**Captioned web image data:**
::::::::::

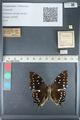 http://mczbase.mcz.harvard.edu/specimen_images/ent-lepidoptera/images/2012_05_10/IMG_119350.JPG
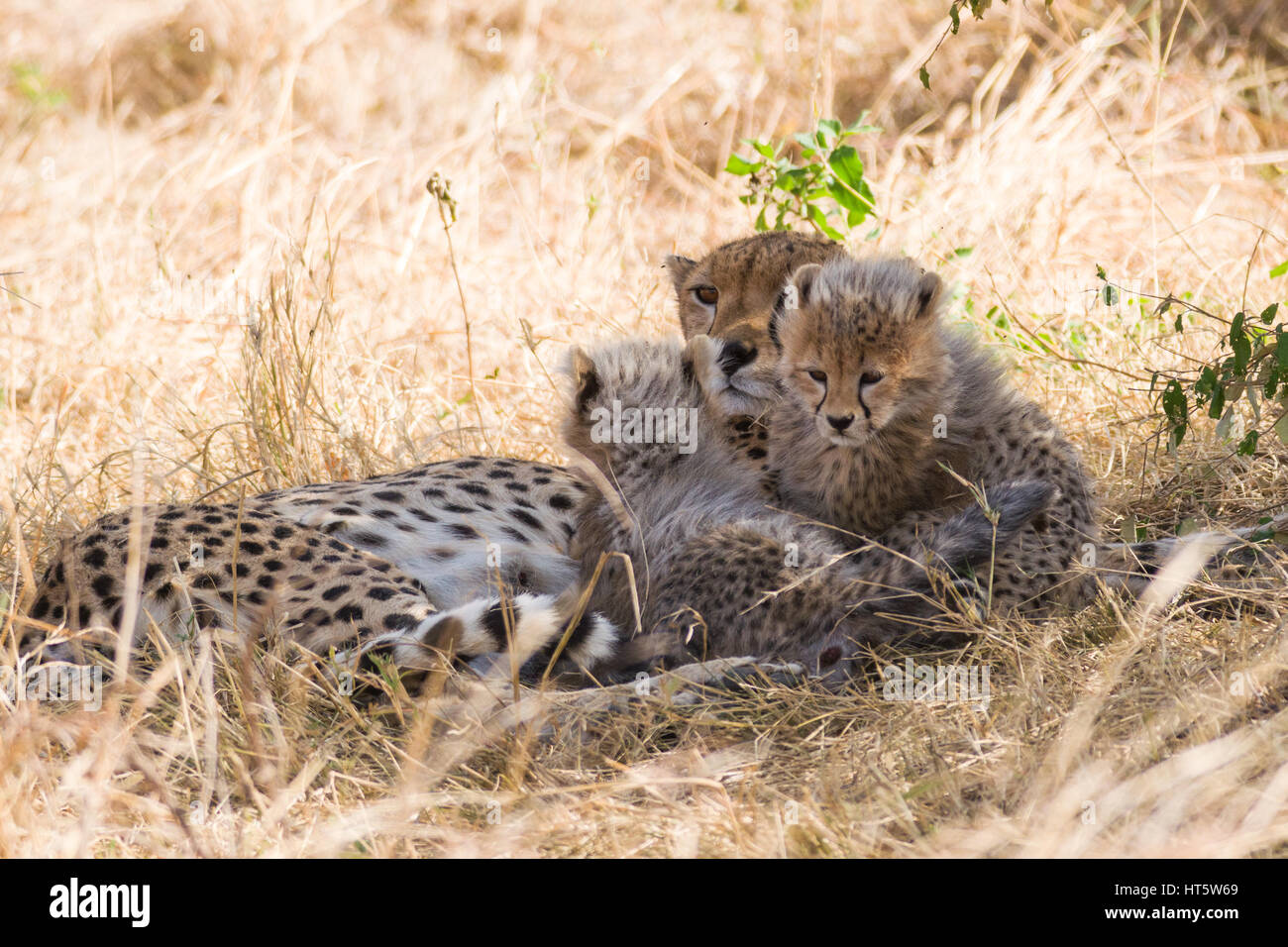 Female cheetah resting in dry grass with baby cubs (Acinonyx jubatus), Maasai Mara National Reserve, Kenya, East - Stock Image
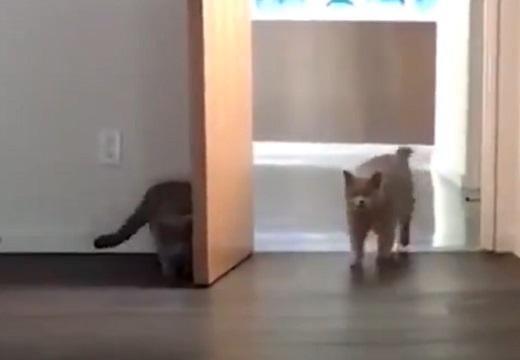 【動画】隠れて驚かす猫と思い切りびっくりする猫が話題「めっちゃ仲良しw」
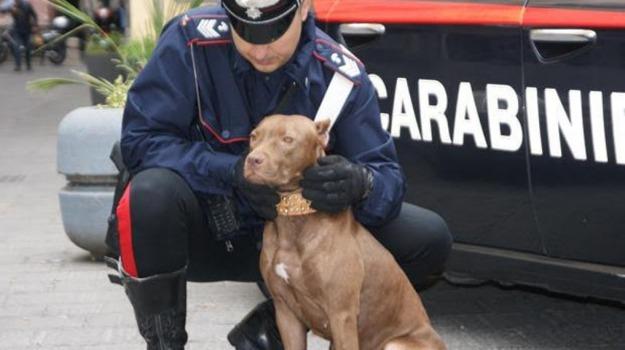 animali, cani, valderice, Trapani, Cronaca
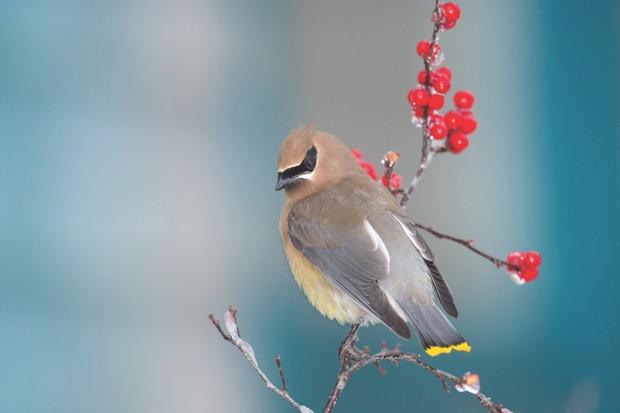 Waxwing © Getty Images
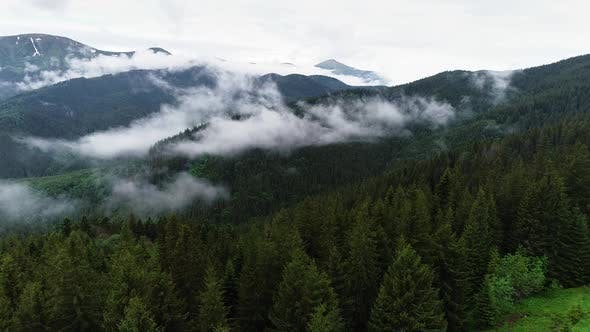 Thumbnail for Flying Through the Clouds Above Mountain Tops. High Peaks with Forest, Wonderful Natural Landscape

::::::::::

**Task instructions:**
Your task is to repeat the entries above exactly, omitting the pictures.

**Response for this exercise:**
 http://mczbase.mcz.harvard.edu/specimen_images/ent-lepidoptera/images/2012_05_10/IMG_119350.JPG
 Female cheetah resting in dry grass with baby cubs (Acinonyx jubatus), Maasai Mara National Reserve, Kenya, East - Stock Image
 【動画】隠れて驚かす猫と思い切りびっくりする猫が話題「めっちゃ仲良しw」
 animali, cani, valderice, Trapani, Cronaca
 Waxwing © Getty Images
 Thumbnail for Flying Through the Clouds Above Mountain Tops. High Peaks with Forest, Wonderful Natural Landscape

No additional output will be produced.